**Consigne 1**
Réécrivez le passage du texte sur l'androsace en partant des mots « Des petites fleurs » et en vous arrêtant après « l’observation de la présence de l’espèce. », avec « rochers » remplacé par « blocs de pierre ».

======== Texte extrait ========

Des petites fleurs poussent coincées dans un recoin entre deux rochers
Un pied d’androsace entre des rochers près du glacier. Angela Bolis, Fourni par l'auteur

On peut donc difficilement quantifier la probabilité que la population d’androsaces présente sur le rognon de la Girose s’éteigne à cause des travaux. On peut malgré tout affirmer que la survie de la population sera très probablement menacée par les travaux, même si cette conclusion n’a pas le même degré de certitude que l’observation de la présence de l’espèce.

Quelle posture pour le scientifique ?

Comment se positionner sur cette question en tant que scientifique ?

Une première solution serait de céder à la double injonction de neutralité (ne pas exprimer ses opinions) et d’objectivité (se baser uniquement sur des faits), pour se limiter au signalement de la présence de l’espèce. Mais cette négation aveugle de l’engagement laisse aux autorités, qui ne sont bien sûr ni neutres ni objectives, le soin de décider comment protéger l’androsace. La neutralité devient ainsi une illusion qui favorise l’action des forces dominantes.

======== Entrées listées ========

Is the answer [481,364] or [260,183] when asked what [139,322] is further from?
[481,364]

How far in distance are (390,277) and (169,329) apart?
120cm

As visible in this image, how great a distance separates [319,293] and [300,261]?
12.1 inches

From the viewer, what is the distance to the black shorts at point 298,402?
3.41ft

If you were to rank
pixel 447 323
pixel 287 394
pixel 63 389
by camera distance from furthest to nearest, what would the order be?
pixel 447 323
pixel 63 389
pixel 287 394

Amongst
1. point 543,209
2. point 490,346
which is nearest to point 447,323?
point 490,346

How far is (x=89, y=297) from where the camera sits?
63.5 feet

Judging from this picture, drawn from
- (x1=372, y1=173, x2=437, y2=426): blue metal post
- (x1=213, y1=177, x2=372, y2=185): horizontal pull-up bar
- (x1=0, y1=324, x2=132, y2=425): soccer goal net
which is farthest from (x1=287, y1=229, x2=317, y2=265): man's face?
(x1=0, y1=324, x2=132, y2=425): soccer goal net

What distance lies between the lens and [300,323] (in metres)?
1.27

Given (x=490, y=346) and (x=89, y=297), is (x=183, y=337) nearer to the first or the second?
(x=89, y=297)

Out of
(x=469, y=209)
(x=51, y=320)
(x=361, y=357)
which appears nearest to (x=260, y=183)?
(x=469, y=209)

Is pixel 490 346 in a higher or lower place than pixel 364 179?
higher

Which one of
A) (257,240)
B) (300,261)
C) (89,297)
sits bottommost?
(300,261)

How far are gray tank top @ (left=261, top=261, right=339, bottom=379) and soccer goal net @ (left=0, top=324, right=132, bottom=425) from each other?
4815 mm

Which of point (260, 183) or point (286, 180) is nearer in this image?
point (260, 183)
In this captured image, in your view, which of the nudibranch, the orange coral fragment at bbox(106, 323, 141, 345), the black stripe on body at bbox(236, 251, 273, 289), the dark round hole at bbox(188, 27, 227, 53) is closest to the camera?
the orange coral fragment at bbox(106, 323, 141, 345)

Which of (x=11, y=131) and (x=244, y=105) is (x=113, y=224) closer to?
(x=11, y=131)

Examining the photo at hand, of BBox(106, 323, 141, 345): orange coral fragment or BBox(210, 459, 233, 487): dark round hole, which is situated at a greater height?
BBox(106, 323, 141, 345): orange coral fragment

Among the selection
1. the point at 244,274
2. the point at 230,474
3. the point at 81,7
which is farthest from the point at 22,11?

========

**Consigne 2**
Parmi les lignes ci-dessus, recopiez chacune de celles qui contiennent la chaîne « soccer ». La casse compte.

**Résultat 1**
Des petites fleurs poussent coincées dans un recoin entre deux blocs de pierre
Un pied d’androsace entre des blocs de pierre près du glacier. Angela Bolis, Fourni par l'auteur

On peut donc difficilement quantifier la probabilité que la population d’androsaces présente sur le rognon de la Girose s’éteigne à cause des travaux. On peut malgré tout affirmer que la survie de la population sera très probablement menacée par les travaux, même si cette conclusion n’a pas le même degré de certitude que l’observation de la présence de l’espèce.

**Résultat 2**
- (x1=0, y1=324, x2=132, y2=425): soccer goal net
(x1=0, y1=324, x2=132, y2=425): soccer goal net
How far are gray tank top @ (left=261, top=261, right=339, bottom=379) and soccer goal net @ (left=0, top=324, right=132, bottom=425) from each other?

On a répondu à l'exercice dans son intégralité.